Our England came near to being drawn into the story of Spain herself, or rather, of Castile—I say rather of Castile, because the name of Spain, to include the whole country which we now so call, was hardly in use then. This happened because John of Gaunt, who was son of our King Edward III., had married, as his second wife, a daughter of Pedro the Cruel, as he was styled, the King of Castile. Pedro, for his cruelties, had been hunted off the throne by his own brother, and our Edward the Black Prince, eldest brother of John of Gaunt, went down from France into Castile and helped to put Pedro back.
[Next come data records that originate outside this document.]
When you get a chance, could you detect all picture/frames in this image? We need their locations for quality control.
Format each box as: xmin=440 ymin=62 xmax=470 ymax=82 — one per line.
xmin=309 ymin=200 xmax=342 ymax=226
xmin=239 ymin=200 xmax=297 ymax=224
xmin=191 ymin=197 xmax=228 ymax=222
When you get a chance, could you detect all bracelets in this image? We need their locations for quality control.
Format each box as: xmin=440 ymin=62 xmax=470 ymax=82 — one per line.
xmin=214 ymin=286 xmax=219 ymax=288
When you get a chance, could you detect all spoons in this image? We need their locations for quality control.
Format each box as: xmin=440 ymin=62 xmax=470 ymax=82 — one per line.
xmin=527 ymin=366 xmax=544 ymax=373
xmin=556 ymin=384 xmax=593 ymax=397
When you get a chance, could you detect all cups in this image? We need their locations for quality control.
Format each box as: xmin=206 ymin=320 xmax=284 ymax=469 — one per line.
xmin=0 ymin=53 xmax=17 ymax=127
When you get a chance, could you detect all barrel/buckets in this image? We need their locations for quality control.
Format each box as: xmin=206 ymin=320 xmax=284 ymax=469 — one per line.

John of Gaunt's claim was settled by the marriage of the son of John I., who had succeeded Pedro on the throne of Castile, to John of Gaunt's daughter. We may think that England was fortunate in thus escaping all the complications in which this claim might have involved her.
And now—to conclude the story of Spain, up to the year 1500 or so, and the story of that long drawn-out crusade of eight centuries of which she was the scene—it is remarkable that although the Moslems' power had been restricted to the Kingdom of Granada as early as the middle of the thirteenth century, it was not until nearly the close of the fifteenth that their dominion in Spain was brought to an end by the capture of Granada itself. And by this time the Christian power in the country had been strengthened by the union of the Kingdom of Aragon with that of Castile. This was brought about by the marriage of Ferdinand, King of Aragon with Isabella, Queen of Castile. Thus, with Granada now included in Christian Spain, we have the boundaries of the country as they are to-day, except for a small part of the little Kingdom of Navarre which lay south of the Pyrenees. That final portion also will be annexed before many years of the new century have gone.
And now Columbus is just coming back with the news of America. Spain is about to enter on her conquests in the New World. A new day is dawning.
CHAPTER XX
THE PLANTAGENETS IN FRANCE AND ENGLAND
If the kings of England after John had been content to acquiesce in his giving up of practically all that were of value of his possessions on the Continent, it is likely that they would have saved much fighting and misery, both for the people of England and of the Continent also.
It was not to be thought for a moment that they would so acquiesce, however. It took the almost continual fighting of some 300 years to effect that useful separation of England from the rest of Europe.
To understand the story we have to bear in mind that the character and will of the king in those days were all-important for the country. He could practically dictate what was to be done. He could declare war and make peace.